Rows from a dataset
────────────────────
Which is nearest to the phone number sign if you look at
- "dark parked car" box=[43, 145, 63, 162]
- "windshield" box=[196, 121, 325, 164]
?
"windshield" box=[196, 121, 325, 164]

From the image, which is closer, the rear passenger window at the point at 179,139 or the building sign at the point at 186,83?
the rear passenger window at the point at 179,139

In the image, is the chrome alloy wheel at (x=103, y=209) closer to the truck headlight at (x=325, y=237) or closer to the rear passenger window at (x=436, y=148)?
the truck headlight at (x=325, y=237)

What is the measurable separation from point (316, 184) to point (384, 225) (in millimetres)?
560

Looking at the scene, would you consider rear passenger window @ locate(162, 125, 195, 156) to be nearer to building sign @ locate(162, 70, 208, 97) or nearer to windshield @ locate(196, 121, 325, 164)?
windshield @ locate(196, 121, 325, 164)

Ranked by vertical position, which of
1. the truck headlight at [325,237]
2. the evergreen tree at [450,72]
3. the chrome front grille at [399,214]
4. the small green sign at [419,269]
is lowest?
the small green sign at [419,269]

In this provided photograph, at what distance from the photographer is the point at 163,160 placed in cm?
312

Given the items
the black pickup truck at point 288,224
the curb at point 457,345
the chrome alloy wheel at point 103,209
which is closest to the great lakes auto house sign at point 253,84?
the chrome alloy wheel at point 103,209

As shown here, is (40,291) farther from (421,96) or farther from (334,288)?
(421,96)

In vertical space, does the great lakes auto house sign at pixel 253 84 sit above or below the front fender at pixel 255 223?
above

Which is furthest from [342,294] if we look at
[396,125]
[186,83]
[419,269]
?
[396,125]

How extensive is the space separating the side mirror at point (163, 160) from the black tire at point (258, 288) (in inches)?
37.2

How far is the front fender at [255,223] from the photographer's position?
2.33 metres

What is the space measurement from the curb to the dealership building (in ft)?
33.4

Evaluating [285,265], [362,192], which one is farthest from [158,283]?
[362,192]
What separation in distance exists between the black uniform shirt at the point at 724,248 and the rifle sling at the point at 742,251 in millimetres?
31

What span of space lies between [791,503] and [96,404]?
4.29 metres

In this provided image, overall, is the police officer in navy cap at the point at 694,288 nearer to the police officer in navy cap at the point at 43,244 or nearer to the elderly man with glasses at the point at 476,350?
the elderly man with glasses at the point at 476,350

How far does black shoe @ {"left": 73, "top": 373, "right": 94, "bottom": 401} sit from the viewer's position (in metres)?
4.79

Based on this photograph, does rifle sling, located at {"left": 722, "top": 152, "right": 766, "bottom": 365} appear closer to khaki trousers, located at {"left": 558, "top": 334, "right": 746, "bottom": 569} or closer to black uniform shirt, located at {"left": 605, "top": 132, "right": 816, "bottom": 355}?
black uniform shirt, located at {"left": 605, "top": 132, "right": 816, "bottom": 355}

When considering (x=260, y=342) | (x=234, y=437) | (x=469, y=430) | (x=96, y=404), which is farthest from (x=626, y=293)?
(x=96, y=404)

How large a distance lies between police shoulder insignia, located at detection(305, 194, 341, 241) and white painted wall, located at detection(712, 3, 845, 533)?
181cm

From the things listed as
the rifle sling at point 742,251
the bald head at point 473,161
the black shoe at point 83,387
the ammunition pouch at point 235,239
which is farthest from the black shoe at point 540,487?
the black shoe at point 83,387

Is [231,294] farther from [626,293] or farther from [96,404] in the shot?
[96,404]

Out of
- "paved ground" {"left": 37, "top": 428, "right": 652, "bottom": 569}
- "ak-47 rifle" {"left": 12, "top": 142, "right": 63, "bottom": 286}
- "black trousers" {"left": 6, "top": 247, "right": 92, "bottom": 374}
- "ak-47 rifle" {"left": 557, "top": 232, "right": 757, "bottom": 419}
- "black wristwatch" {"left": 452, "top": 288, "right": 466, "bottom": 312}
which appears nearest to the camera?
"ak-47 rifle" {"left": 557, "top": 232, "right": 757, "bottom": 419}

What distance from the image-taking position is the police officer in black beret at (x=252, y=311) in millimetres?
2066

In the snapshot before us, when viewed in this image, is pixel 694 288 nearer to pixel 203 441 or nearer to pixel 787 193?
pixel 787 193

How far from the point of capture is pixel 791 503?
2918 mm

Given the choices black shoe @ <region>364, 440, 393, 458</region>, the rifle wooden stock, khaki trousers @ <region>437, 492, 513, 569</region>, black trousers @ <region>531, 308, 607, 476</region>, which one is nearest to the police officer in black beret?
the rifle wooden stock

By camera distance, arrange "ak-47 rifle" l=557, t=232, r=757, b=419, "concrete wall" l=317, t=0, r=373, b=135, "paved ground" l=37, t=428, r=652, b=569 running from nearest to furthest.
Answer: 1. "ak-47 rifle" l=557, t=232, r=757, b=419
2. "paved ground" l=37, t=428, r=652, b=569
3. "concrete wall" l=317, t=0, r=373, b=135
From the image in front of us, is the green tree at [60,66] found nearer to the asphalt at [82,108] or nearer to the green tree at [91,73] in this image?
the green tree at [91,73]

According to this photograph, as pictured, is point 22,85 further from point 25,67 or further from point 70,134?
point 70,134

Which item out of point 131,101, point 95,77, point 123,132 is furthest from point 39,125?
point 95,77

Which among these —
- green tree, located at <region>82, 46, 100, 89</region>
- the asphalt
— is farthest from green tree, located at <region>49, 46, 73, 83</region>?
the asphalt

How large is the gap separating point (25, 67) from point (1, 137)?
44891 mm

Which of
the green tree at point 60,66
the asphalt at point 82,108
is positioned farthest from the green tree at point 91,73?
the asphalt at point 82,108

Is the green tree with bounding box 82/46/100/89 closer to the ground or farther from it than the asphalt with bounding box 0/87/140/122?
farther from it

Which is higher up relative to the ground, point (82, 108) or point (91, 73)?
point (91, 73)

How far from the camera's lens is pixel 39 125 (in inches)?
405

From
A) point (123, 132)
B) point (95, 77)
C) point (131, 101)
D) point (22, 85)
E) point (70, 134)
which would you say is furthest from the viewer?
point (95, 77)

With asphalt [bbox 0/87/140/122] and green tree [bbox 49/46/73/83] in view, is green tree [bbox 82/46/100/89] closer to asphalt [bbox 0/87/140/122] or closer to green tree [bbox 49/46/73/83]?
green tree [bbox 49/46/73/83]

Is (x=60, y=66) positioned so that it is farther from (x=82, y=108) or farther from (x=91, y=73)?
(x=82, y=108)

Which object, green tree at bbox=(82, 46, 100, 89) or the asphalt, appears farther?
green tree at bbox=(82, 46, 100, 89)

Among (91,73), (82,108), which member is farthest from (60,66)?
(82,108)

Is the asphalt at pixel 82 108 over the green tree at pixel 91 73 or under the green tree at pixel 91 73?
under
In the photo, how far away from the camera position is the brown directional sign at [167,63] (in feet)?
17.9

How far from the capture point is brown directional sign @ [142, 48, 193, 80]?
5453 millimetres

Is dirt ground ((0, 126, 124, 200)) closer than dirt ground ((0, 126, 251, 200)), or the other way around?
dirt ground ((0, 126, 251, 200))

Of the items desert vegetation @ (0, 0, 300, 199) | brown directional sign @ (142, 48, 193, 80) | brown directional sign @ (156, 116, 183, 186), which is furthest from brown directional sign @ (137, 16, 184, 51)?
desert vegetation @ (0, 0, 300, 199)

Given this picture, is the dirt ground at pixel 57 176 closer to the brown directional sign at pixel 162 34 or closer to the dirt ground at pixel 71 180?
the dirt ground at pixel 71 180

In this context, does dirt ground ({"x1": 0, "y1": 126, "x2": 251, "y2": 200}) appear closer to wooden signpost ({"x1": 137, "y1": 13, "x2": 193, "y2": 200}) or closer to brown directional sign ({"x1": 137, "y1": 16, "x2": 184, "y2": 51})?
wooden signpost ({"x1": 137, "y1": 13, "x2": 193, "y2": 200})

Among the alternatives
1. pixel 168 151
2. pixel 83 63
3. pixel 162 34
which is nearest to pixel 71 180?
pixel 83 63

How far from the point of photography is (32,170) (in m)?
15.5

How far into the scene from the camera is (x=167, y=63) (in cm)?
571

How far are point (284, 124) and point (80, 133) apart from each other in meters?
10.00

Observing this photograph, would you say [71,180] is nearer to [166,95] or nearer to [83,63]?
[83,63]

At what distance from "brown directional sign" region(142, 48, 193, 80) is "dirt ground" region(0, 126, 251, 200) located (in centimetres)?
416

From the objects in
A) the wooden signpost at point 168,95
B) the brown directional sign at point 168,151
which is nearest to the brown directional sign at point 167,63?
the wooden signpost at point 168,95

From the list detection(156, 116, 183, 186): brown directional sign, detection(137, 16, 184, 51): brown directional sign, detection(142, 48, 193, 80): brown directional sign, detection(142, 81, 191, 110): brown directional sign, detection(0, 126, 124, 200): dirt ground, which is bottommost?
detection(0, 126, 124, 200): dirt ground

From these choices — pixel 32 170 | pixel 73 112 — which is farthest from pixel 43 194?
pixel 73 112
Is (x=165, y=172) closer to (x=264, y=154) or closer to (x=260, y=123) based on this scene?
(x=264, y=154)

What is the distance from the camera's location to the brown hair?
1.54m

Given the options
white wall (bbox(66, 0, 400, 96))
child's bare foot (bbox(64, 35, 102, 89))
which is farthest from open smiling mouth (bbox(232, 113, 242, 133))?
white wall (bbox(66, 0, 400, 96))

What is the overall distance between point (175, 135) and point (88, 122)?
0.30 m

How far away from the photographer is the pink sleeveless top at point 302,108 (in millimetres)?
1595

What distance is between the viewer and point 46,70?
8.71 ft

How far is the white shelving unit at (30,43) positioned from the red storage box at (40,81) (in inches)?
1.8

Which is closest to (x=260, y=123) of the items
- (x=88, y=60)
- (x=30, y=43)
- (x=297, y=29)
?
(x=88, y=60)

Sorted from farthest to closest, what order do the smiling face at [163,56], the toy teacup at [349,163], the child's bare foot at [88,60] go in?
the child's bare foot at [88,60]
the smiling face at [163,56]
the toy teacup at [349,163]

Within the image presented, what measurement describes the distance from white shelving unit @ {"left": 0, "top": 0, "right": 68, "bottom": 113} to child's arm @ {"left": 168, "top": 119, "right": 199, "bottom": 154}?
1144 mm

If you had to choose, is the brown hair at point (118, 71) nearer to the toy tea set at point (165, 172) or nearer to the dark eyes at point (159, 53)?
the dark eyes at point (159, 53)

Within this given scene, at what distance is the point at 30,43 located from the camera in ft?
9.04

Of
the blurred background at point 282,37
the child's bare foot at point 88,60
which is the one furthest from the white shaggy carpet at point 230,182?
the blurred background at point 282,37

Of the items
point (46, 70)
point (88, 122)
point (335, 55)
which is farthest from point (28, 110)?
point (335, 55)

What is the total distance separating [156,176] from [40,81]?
────────────────────
Copy out the part of the listing from the line containing "What is the space" through the line containing "4.29 metres", reproducing each line word for word.

What is the space measurement from the curb to the dealership building (in ft)?
33.4

Evaluating [285,265], [362,192], which one is farthest from [158,283]?
[362,192]
What separation in distance exists between the black uniform shirt at the point at 724,248 and the rifle sling at the point at 742,251 in millimetres?
31

What span of space lies between [791,503] and [96,404]?
4.29 metres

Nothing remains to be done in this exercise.